Excerpted text:
Some stakeholders have asked MISO to keep cybersecurity at top of mind when designing communication modes with distribution operators.

Swenson has said she expects MISO’s first tariff filing, should FERC accept it, will require adjustments over time.

“We know we’re not going to have a perfect, comprehensive tariff filing in April, and we’ll never have to touch it again. We’re very aware that this is an emerging class of grid services,” she said.

Swenson also said MISO will maintain a “parking lot” list of DER ideas beyond Order 2222 compliance that it can’t currently accommodate because of current system limitations.

MISO, SPP: Economics Secondary in Joint IC Planning

MISO and SPP said on Friday that a weak economic showing isn’t necessarily a dealbreaker in building transmission projects to accommodate generation from the RTOs’ overflowing interconnection queues.

Staffs told stakeholders Friday that their joint targeted interconnection queue (JTIQ) project has identified 11 projects in the upper Midwest that relieve most MISO-SPP constraints, but with a 0.33:1 combined benefit-to-cost ratio. The projects, tested with five other combinations of effective projects, are valued at $2.445 billion.

The grid operators also continue to consider a $424 million package that incorporates a long-distance, 345-kV line from Big Stone, S.D., to Alexandria, Minn.; a 345-kV line on the northeast side of Kansas City; and a transmission facility on the west side of Minneapolis. The multi-pronged project shows a combined 2.08:1 B/C ratio, but SPP experiences a negative 0.06:1 economic benefit ratio because of downstream impacts on other transmission lines.

If a project shows a negative B/C ratio to one RTO, it won’t automatically quash its chances of being approved, staff said.

MISO and SPP’s second round of evaluations tested 28 RTO-originated and stakeholder-submitted transmission solutions using their respective reliability and economic models. Eight solutions failed to relieve any transmission constraints, staff said.

Work required:
Reproduce the portion of the MISO news excerpt that opens with the words containing "Staffs told stakeholders" and closes with "at $2.445 billion.". The lines that come next were taken from a separate source, unrelated to the MISO news excerpt.

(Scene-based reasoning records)
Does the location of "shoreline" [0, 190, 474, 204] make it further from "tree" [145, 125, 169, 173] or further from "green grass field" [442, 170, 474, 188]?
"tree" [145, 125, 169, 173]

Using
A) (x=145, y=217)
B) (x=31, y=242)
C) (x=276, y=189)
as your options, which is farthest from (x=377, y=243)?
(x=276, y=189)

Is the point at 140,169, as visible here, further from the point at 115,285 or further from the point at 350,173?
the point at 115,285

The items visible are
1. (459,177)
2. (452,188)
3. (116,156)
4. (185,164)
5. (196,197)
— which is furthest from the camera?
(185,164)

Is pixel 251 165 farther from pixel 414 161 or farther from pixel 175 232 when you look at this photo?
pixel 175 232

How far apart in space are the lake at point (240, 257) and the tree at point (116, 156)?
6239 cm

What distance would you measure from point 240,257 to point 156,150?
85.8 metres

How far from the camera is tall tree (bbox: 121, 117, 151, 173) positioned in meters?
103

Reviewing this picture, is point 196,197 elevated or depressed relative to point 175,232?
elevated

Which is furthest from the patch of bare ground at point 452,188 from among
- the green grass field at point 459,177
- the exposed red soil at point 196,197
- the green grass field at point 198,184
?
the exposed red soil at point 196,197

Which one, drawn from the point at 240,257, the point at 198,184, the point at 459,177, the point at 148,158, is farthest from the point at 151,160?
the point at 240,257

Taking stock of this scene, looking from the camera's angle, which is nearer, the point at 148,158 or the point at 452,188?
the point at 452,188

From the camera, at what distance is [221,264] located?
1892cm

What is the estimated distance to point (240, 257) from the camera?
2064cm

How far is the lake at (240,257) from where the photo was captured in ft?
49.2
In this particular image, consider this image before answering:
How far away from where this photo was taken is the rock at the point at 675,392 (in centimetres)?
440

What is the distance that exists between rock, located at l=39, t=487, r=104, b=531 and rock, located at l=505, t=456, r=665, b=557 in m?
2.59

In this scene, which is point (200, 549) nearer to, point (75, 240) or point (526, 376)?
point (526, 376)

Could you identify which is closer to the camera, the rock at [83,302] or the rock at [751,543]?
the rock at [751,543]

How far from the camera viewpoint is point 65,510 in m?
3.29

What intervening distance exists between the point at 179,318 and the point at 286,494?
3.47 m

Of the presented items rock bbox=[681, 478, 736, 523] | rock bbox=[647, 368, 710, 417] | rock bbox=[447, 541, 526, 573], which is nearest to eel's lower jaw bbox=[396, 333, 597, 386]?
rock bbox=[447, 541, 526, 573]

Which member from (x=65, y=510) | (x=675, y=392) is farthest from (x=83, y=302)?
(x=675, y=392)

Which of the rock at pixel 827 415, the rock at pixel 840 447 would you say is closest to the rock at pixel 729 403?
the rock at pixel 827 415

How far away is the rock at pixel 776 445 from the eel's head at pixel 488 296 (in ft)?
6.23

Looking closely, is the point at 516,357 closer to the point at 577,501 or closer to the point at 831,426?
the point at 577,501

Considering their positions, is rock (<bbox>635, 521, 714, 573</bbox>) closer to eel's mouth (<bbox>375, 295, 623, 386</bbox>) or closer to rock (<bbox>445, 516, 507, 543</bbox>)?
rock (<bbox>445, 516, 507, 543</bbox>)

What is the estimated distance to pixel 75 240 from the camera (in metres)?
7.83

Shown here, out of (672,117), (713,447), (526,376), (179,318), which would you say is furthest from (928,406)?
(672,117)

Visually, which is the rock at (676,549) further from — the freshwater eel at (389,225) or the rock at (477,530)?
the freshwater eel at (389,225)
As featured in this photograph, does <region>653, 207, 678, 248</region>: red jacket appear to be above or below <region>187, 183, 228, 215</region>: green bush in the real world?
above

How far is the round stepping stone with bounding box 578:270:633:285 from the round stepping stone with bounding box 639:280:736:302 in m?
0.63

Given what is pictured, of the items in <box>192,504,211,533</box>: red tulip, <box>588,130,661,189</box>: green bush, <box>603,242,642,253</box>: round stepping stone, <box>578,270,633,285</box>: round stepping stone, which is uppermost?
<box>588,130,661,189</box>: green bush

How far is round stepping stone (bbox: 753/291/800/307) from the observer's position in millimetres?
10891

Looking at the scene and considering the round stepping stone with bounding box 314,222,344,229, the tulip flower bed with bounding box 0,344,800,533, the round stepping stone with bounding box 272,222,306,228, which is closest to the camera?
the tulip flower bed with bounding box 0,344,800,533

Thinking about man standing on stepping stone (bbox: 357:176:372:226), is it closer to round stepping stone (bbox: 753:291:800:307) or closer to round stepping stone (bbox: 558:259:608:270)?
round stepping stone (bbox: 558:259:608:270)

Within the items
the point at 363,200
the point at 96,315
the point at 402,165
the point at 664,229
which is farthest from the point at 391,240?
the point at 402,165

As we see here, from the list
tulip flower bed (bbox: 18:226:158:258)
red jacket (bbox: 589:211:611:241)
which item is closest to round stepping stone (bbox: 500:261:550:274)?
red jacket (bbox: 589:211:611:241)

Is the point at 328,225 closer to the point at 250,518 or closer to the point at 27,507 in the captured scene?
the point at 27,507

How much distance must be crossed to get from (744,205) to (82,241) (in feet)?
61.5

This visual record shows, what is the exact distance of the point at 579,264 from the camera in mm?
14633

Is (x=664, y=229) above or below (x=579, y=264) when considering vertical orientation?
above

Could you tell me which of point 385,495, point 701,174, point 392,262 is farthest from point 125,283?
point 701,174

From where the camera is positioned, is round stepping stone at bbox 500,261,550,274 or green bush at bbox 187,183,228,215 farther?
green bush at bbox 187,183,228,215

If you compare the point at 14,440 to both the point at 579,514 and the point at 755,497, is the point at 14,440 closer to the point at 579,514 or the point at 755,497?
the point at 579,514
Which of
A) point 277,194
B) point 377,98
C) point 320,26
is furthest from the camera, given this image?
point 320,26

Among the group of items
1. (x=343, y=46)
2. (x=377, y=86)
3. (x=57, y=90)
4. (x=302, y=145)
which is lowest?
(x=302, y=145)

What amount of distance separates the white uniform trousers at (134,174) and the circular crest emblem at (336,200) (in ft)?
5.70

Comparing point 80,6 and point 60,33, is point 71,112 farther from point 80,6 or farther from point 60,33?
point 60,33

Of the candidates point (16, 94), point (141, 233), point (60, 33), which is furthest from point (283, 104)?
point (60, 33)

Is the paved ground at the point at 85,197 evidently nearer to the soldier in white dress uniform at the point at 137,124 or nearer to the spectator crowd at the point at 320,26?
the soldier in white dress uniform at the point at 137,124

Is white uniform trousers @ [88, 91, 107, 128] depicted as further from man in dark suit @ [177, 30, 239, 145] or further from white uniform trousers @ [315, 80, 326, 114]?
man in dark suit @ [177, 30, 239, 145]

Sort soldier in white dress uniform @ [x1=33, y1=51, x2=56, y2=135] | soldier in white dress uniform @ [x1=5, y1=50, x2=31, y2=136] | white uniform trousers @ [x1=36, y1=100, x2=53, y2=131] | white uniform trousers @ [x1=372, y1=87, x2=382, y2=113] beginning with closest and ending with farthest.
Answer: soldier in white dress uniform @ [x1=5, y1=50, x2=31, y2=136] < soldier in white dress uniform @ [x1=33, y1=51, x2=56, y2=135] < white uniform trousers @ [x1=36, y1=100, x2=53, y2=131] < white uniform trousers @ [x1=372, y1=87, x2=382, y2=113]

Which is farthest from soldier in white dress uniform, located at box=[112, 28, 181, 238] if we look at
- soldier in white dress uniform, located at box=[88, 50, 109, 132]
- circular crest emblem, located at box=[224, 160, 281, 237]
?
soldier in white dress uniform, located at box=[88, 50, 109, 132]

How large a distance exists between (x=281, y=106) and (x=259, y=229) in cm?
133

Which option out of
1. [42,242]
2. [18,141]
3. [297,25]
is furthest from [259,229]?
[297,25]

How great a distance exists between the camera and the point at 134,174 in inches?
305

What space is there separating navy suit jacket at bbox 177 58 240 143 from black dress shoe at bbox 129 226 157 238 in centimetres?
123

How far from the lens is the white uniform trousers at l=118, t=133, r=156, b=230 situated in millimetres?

Result below:
Staffs told stakeholders Friday that their joint targeted interconnection queue (JTIQ) project has identified 11 projects in the upper Midwest that relieve most MISO-SPP constraints, but with a 0.33:1 combined benefit-to-cost ratio. The projects, tested with five other combinations of effective projects, are valued at $2.445 billion.